“I have been giving him the silent treatment for over a week,” announces Katie to her friend Samantha.
Samantha cringes and replies, “Oh.”
“What?” asked Katie as she caught the look on her friend’s face.
“It’s just that your husband was bragging to my husband yesterday about how well you have been getting along this week.”
A good wife always forgives her husband when she’s wrong.
~ Milton Berle
I made a promise to never go to bed angry with my spouse. I have been awake for a month.
The best way to get most husbands to do something is to suggest that perhaps they’re too old to do it.
~ Ann Bancroft
All marriages are happy. It’s trying to live together afterwards that causes all the problems.
~ Shelley Winters
“Aren’t you going to text your wife back?”
“Not yet, she is still stuck on autocorrect.”

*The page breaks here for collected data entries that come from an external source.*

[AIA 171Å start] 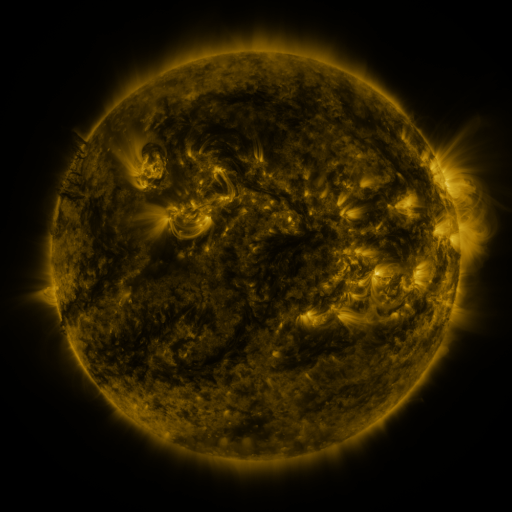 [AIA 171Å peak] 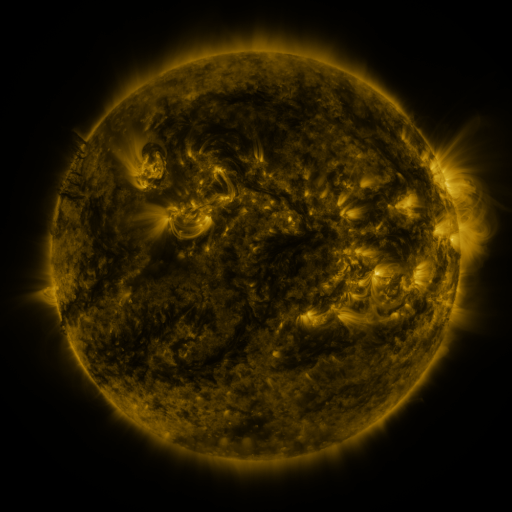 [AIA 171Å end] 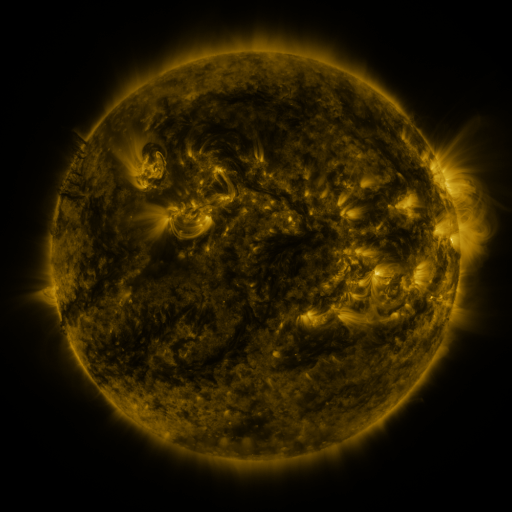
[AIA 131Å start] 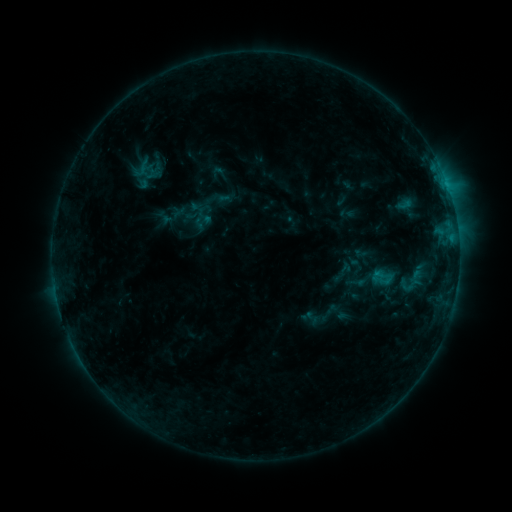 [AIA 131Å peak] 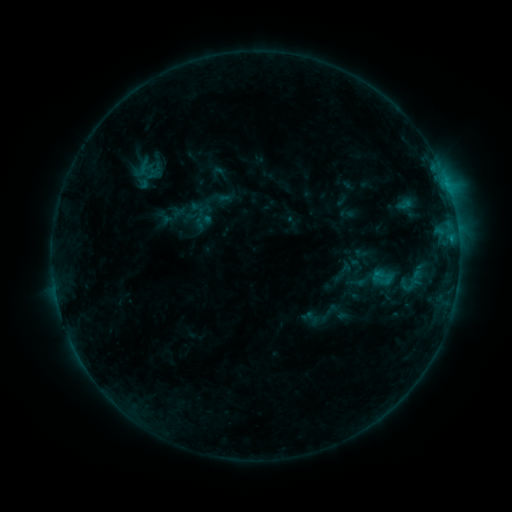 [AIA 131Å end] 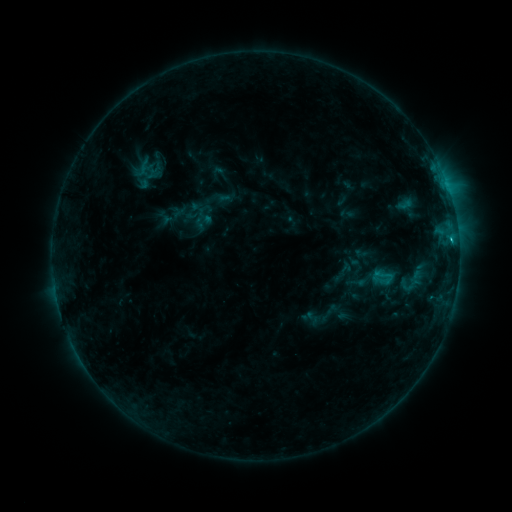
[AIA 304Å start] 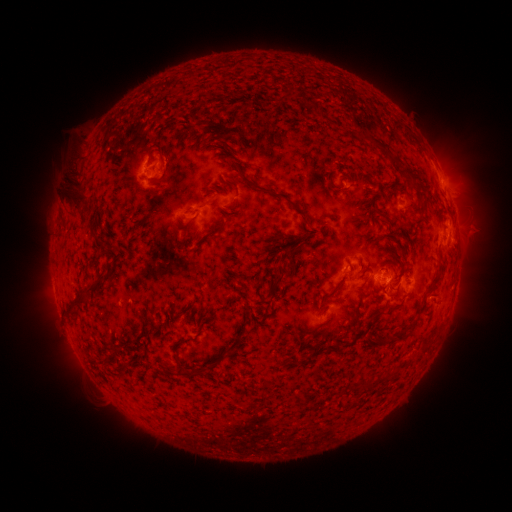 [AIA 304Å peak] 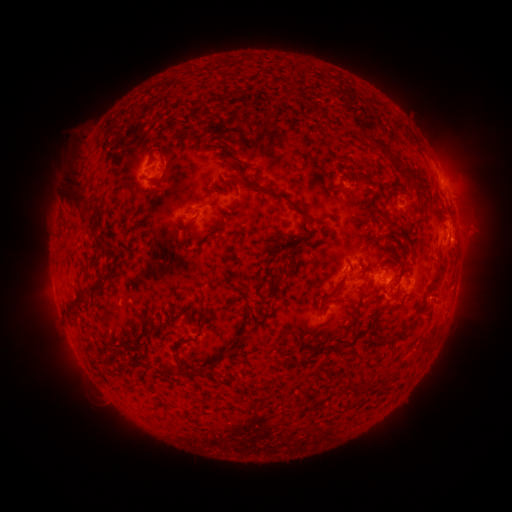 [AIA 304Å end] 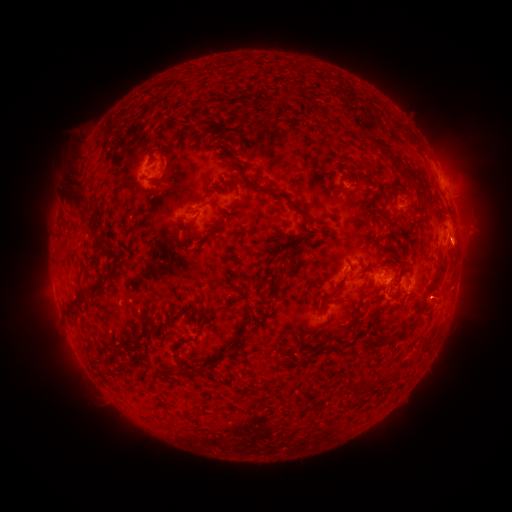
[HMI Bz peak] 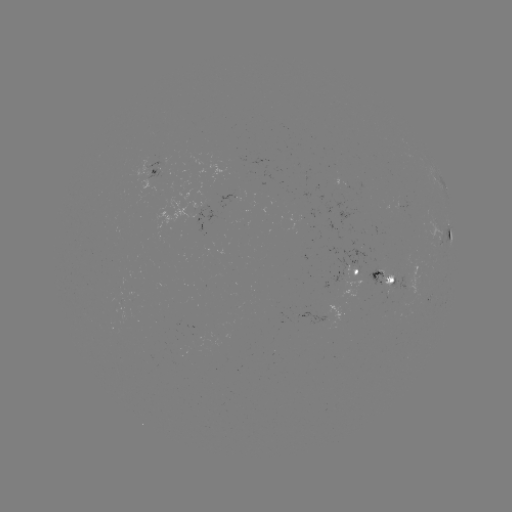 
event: flare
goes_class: B8.4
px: (446, 185)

Arguing with your spouse is like trying to read the “terms of use” online. Eventually you just give up and say “I agree.”
Man: I haven’t spoken to my wife in 18 months.
Friend: Why not?
Man: I don’t like to interrupt her.
Son: Dad, I heard in some parts of the world a man doesn’t know his wife until he marries her.
Father: Son that is true everywhere.
“I just read that 2,489,837 people got married last year. Not to cause any trouble, but shouldn’t that be an even number?”